[Saved data entries]
"""

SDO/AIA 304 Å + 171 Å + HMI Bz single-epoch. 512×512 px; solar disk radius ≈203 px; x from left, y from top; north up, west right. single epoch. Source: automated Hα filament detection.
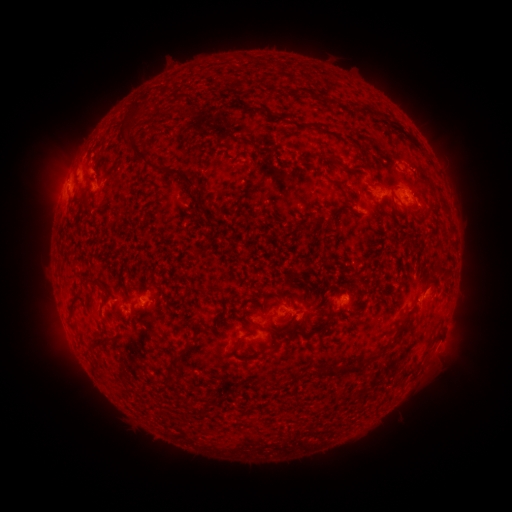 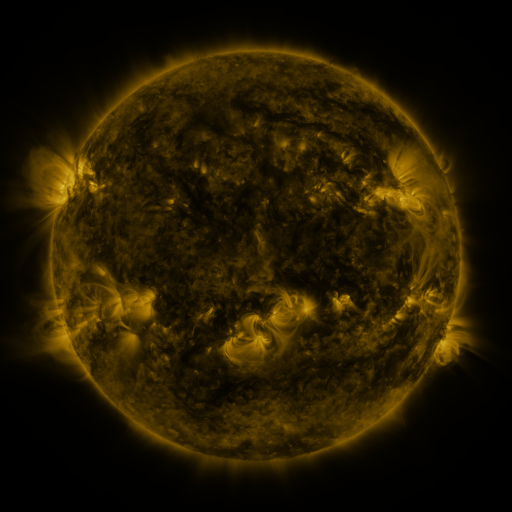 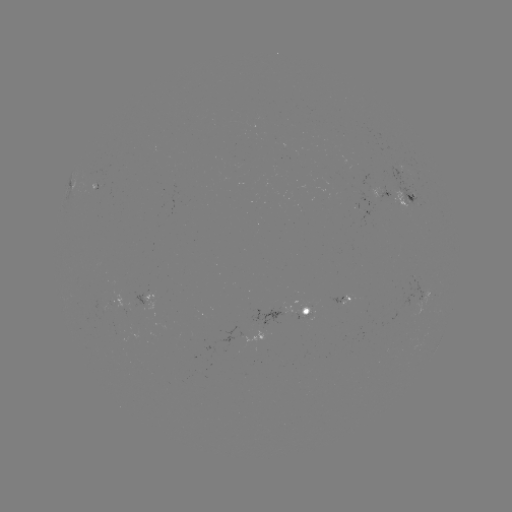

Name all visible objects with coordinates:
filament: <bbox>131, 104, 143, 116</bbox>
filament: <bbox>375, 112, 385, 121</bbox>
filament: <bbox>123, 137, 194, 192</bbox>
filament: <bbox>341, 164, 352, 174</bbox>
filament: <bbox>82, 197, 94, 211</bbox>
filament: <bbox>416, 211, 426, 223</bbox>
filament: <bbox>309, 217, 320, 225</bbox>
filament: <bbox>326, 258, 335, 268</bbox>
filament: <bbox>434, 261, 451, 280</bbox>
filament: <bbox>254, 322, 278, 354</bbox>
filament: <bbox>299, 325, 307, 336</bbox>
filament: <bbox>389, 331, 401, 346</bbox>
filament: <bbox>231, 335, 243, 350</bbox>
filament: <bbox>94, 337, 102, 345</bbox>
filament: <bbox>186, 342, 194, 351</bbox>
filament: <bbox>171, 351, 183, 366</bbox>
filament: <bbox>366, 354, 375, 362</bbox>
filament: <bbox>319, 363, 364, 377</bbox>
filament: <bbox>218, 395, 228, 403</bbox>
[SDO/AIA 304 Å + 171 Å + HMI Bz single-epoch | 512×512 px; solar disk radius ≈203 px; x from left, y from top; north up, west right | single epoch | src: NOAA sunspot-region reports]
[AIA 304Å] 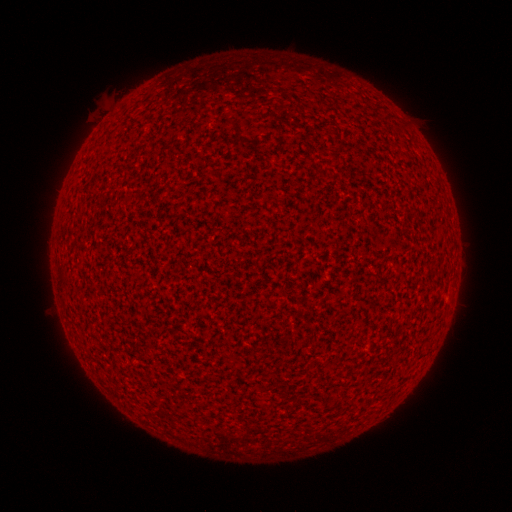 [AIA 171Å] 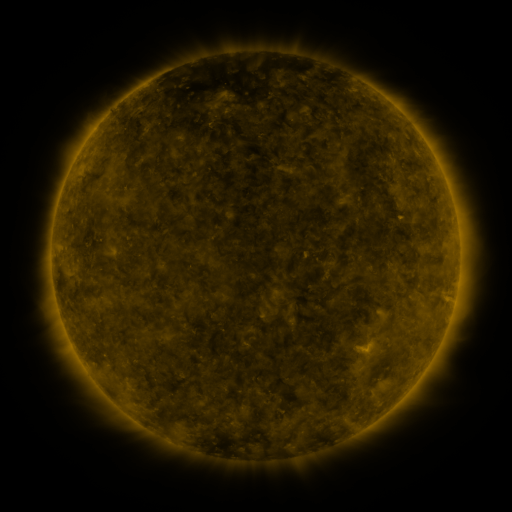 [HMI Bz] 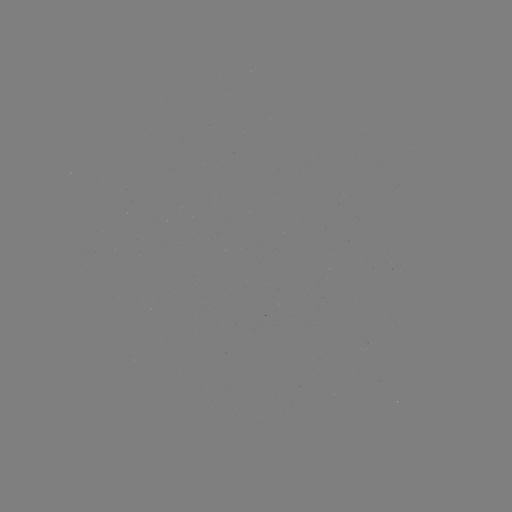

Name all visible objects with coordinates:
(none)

"""

*Brief*
Check each line of the records for the string "disk" and state how many lines contain it. Give only the number.

*Reply to the exercise*
2